What has Terence Conran ever done for us? You know, other than introduce duvets and sofas and garlic presses, coffee pots and pasta makers? And, apart from bringing good industrial design into every home and creating a template for other modern design practices in Britain? Well, in addition to co-founding the Design Museum (originally known as the Boilerhouse at the V&A before Conran bought up the 13 acres around Butler’s Wharf in 1989), he is now helping move it to new digs at the Commonwealth Institute by 2014 – to the tune of around £17 million in ongoing donations.

So, the Design Museum, at least, has a lot to be thankful for and is honouring Conran’s 80th birthday with a retrospective of sorts. I say ‘of sorts’ because it isn’t easy to encapsulate his various guises of businessman, design entrepreneur and restaurateur all under one roof – let’s just call it Conrania.

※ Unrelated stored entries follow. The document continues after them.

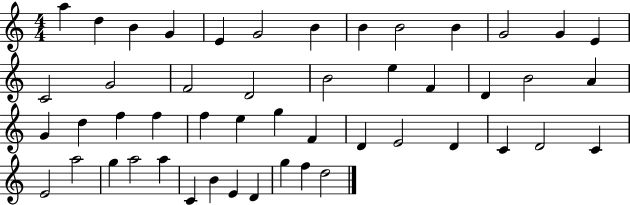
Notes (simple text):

A5/q D5/q B4/q G4/q E4/q G4/h B4/q B4/q B4/h B4/q G4/h G4/q E4/q C4/h G4/h F4/h D4/h B4/h E5/q F4/q D4/q B4/h A4/q G4/q D5/q F5/q F5/q F5/q E5/q G5/q F4/q D4/q E4/h D4/q C4/q D4/h C4/q E4/h A5/h G5/q A5/h A5/q C4/q B4/q E4/q D4/q G5/q F5/q D5/h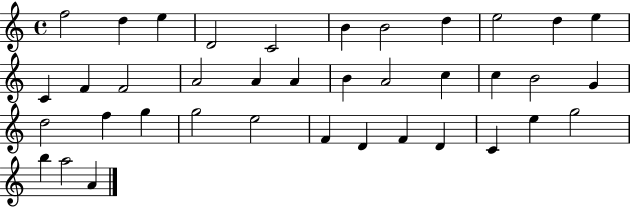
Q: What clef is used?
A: treble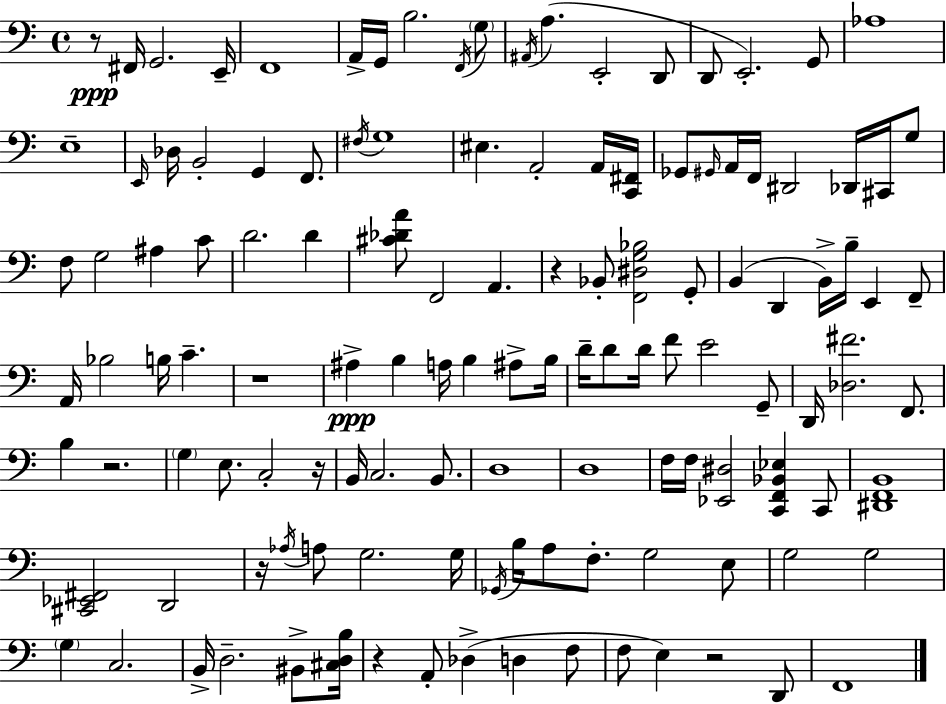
R/e F#2/s G2/h. E2/s F2/w A2/s G2/s B3/h. F2/s G3/e A#2/s A3/q. E2/h D2/e D2/e E2/h. G2/e Ab3/w E3/w E2/s Db3/s B2/h G2/q F2/e. F#3/s G3/w EIS3/q. A2/h A2/s [C2,F#2]/s Gb2/e G#2/s A2/s F2/s D#2/h Db2/s C#2/s G3/e F3/e G3/h A#3/q C4/e D4/h. D4/q [C#4,Db4,A4]/e F2/h A2/q. R/q Bb2/e [F2,D#3,G3,Bb3]/h G2/e B2/q D2/q B2/s B3/s E2/q F2/e A2/s Bb3/h B3/s C4/q. R/w A#3/q B3/q A3/s B3/q A#3/e B3/s D4/s D4/e D4/s F4/e E4/h G2/e D2/s [Db3,F#4]/h. F2/e. B3/q R/h. G3/q E3/e. C3/h R/s B2/s C3/h. B2/e. D3/w D3/w F3/s F3/s [Eb2,D#3]/h [C2,F2,Bb2,Eb3]/q C2/e [D#2,F2,B2]/w [C#2,Eb2,F#2]/h D2/h R/s Ab3/s A3/e G3/h. G3/s Gb2/s B3/s A3/e F3/e. G3/h E3/e G3/h G3/h G3/q C3/h. B2/s D3/h. BIS2/e [C#3,D3,B3]/s R/q A2/e Db3/q D3/q F3/e F3/e E3/q R/h D2/e F2/w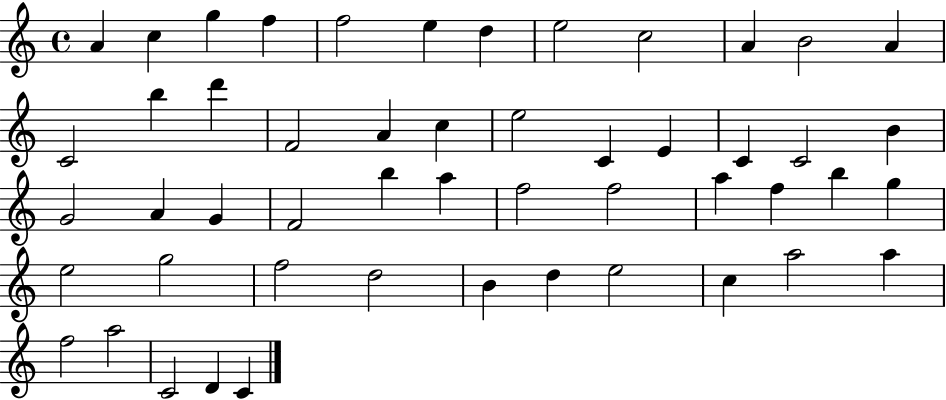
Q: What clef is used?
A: treble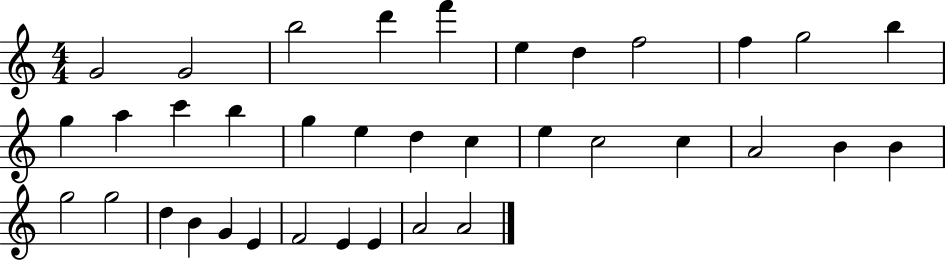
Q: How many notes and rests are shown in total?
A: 36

His early steps as a young metalworker in the 1950s resulted in an elegant, basket-weave ‘Cone’ chair, while diffusion lines of Midwinter pottery and Festival of Britain-style textiles showed a growing versatility, as well as an eye for form. None of this bucolic tinkering prepares you for the leaps in ambition that saw Conran quickly elbowing his way to set up his own factory and then a first Habitat store in 1964, on the Fulham Road.

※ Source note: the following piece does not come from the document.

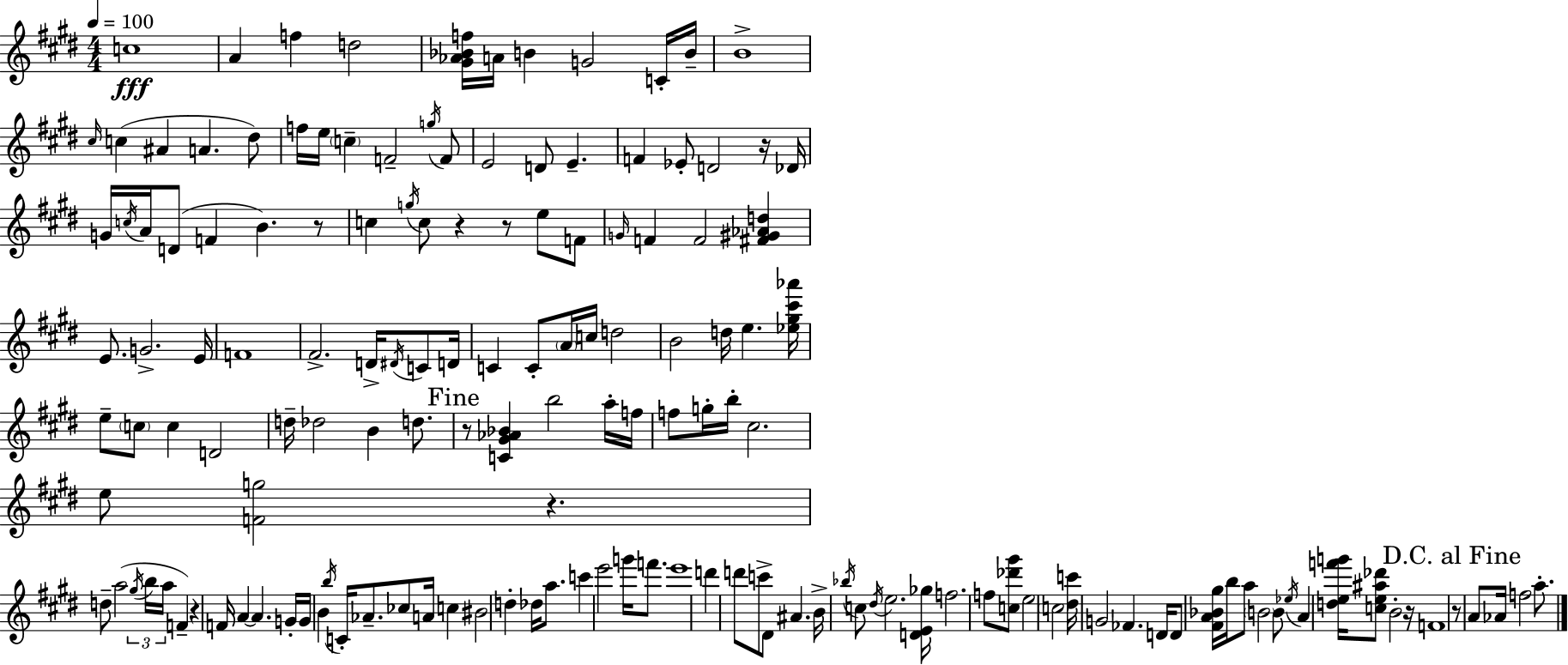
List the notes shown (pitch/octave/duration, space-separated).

C5/w A4/q F5/q D5/h [G#4,Ab4,Bb4,F5]/s A4/s B4/q G4/h C4/s B4/s B4/w C#5/s C5/q A#4/q A4/q. D#5/e F5/s E5/s C5/q F4/h G5/s F4/e E4/h D4/e E4/q. F4/q Eb4/e D4/h R/s Db4/s G4/s C5/s A4/s D4/e F4/q B4/q. R/e C5/q G5/s C5/e R/q R/e E5/e F4/e G4/s F4/q F4/h [F#4,G#4,Ab4,D5]/q E4/e. G4/h. E4/s F4/w F#4/h. D4/s D#4/s C4/e D4/s C4/q C4/e A4/s C5/s D5/h B4/h D5/s E5/q. [Eb5,G#5,C#6,Ab6]/s E5/e C5/e C5/q D4/h D5/s Db5/h B4/q D5/e. R/e [C4,G#4,Ab4,Bb4]/q B5/h A5/s F5/s F5/e G5/s B5/s C#5/h. E5/e [F4,G5]/h R/q. D5/e A5/h G#5/s B5/s A5/s F4/q R/q F4/s A4/q A4/q. G4/s G4/s B4/q B5/s C4/s Ab4/e. CES5/e A4/s C5/q BIS4/h D5/q Db5/s A5/e. C6/q E6/h G6/s F6/e. E6/w D6/q D6/e C6/e D#4/e A#4/q. B4/s Bb5/s C5/e D#5/s E5/h. [D4,E4,Gb5]/s F5/h. F5/e [C5,Db6,G#6]/e E5/h C5/h [D#5,C6]/s G4/h FES4/q. D4/s D4/e [F#4,A4,Bb4,G#5]/s B5/s A5/e B4/h B4/e Eb5/s A4/q [D5,E5,F6,G6]/s [C5,E5,A#5,Db6]/e B4/h R/s F4/w R/e A4/e Ab4/s F5/h A5/e.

Although a cosy, retro furniture outlet to begin with – stocked with countrified kitchen utensils and rocking chairs – Habitat soon morphed into a watchword for modern living and Conran himself became the design phenomenon of the era, with hundreds in his employ. Then there were all the high-end haute dining experiences of Le Pont de la Tour, Bibendum and most recently, Albion, here displayed with their place settings and cutlery – although fittingly there’s no Quaglino’s ashtray, presumably because they were so prized as illicit, take-home trophies.

However, we have more than one reason not to be so cheerful for the Conran legacy. Arguably there wouldn’t be cafes shoehorned into every single department store without his example, while Conran also gave us catalogue shopping, flat pack furniture to a certain extent and, by bastardised proxy, the dreaded Ikea (which ironically bought the ailing Habitat from him in 1992). There is a certain vanilla blandness to Conran’s aesthetic too, although the upside of this unfussiness is that he continues to produce well-made, and tastefully inoffensive furniture even now through the Conran Shop, none of which is to be sniffed at. Alright, alright, apart from all that, then?